### QUOTED TEXT
•••

You can specify user table entries as follows:

The table below shows some examples of the types of connections allowed by various combinations of Host and User values in user table entries. (Access is contingent on the user supplying the correct password, of course.)

Host value User value Connections matched by entry
'thomas.loc.gov' @tab 'fred' @tab fred, connecting from thomas.loc.gov
'thomas.loc.gov' @tab " @tab Any user, connecting from thomas.loc.gov
'%' @tab 'fred' @tab fred, connecting from any host
'%' @tab " @tab Any user, connecting from any host
'%.loc.gov' @tab 'fred' @tab fred, connecting from any host in the loc.gov domain
'x.y.%' @tab 'fred' @tab fred, connecting from x.y.net, x.y.com, x.y.edu, etc. (this is probably not useful)
'144.155.166.177' @tab 'fred' @tab fred, connecting from the host with IP address 144.155.166.177
'144.155.166.%' @tab 'fred' @tab fred, connecting from any host in the class C 144.155.166 subnet

Since you can use IP wildcard values in the Host field (e.g., '144.155.166.%' to match every host on a subnet), there is the possibility that someone might try to exploit this capability by naming a host 144.155.166.somewhere.com. To foil such attempts, MySQL disallows matching on hostnames that start with digits and a dot. Thus, if you have a host named something like 1.2.foo.com, its name will never match the Host column of the grant tables. Only an IP number can match an IP wildcard value.

How does the server choose which user table entry to use if more than one matches? This question is resolved by the way the user table is sorted, which is done at server startup time. Suppose the user table looks like this:

+-----------+----------+-
| Host      | User     | ...
+-----------+----------+-
| %         | root     | ...
| %         | jeffrey  | ...
| localhost | root     | ...

•••

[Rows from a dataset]

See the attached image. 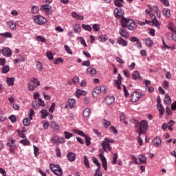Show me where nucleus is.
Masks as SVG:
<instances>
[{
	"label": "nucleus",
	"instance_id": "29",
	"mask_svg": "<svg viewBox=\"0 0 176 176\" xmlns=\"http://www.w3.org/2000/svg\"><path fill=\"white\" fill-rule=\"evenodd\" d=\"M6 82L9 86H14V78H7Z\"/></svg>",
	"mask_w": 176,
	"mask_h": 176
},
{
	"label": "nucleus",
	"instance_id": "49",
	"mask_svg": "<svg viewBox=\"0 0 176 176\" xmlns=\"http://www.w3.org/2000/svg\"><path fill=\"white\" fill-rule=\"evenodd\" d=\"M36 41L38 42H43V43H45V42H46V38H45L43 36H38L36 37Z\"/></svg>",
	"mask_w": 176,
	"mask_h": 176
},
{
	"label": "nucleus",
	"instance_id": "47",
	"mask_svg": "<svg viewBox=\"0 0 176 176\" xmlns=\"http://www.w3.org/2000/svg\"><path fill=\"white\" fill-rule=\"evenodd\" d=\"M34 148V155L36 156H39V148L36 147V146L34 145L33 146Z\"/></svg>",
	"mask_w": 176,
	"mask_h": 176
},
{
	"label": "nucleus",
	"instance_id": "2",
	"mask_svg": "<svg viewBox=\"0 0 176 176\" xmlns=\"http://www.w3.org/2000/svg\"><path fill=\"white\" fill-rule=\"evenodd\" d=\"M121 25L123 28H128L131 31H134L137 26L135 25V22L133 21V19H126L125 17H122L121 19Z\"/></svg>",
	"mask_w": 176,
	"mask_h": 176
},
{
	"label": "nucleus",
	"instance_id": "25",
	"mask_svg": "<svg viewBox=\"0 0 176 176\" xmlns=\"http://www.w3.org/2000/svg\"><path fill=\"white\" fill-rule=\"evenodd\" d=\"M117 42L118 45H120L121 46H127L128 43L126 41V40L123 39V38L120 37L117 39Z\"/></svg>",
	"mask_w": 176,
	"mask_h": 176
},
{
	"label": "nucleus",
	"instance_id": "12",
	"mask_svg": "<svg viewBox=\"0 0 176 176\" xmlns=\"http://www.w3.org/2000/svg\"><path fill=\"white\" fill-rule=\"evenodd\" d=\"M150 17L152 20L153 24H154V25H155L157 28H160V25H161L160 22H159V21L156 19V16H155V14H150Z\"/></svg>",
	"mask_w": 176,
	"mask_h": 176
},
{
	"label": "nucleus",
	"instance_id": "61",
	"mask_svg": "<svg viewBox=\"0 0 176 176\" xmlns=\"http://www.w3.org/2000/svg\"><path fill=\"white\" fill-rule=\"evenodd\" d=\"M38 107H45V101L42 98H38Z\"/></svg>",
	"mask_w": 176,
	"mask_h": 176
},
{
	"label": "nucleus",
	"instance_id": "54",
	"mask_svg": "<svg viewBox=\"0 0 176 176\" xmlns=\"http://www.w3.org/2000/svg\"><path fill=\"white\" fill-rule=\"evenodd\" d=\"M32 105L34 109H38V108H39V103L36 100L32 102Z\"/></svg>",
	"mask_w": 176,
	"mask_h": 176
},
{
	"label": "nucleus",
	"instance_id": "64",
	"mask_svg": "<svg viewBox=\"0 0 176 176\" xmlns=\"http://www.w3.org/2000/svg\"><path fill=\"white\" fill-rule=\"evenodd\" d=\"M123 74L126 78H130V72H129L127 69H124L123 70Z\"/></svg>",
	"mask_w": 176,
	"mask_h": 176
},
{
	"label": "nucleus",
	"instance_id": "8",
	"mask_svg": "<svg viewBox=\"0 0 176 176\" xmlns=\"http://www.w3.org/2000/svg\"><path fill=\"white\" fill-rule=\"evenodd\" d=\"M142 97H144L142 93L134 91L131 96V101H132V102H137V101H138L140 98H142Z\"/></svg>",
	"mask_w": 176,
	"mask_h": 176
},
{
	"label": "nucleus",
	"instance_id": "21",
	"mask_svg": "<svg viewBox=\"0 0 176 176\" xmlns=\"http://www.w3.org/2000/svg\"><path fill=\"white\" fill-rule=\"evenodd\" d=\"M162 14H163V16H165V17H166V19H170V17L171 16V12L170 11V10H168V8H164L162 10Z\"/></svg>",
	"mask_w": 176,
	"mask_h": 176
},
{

•••

### PROBLEM 1
Print the passage on MySQL user table entries, starting with "Since you can" and going on through "IP wildcard value.".
### PROBLEM 2
Using the passage on MySQL user table entries, say yes or no to each statement and quote the words that decide it.
(a) A host named 1.2.foo.com can match the Host column of the grant tables.
(b) The user table is sorted when the server starts.
(c) Access depends on the user giving the correct password.
### PROBLEM 3
Answer these from the passage on MySQL user table entries.
(a) What is access contingent on?
(b) What kind of hostnames does MySQL refuse to match on?
(c) When is the user table sorted?
The records stand on their own and are not part of the passage.

### COMPLETE OUTPUT 1
Since you can use IP wildcard values in the Host field (e.g., '144.155.166.%' to match every host on a subnet), there is the possibility that someone might try to exploit this capability by naming a host 144.155.166.somewhere.com. To foil such attempts, MySQL disallows matching on hostnames that start with digits and a dot. Thus, if you have a host named something like 1.2.foo.com, its name will never match the Host column of the grant tables. Only an IP number can match an IP wildcard value.

### COMPLETE OUTPUT 2
(a) No: "its name will never match the Host column of the grant tables."
(b) Yes: "which is done at server startup time."
(c) Yes: "Access is contingent on the user supplying the correct password, of course."

### COMPLETE OUTPUT 3
(a) The user supplying the correct password.
(b) Hostnames that start with digits and a dot.
(c) At server startup time.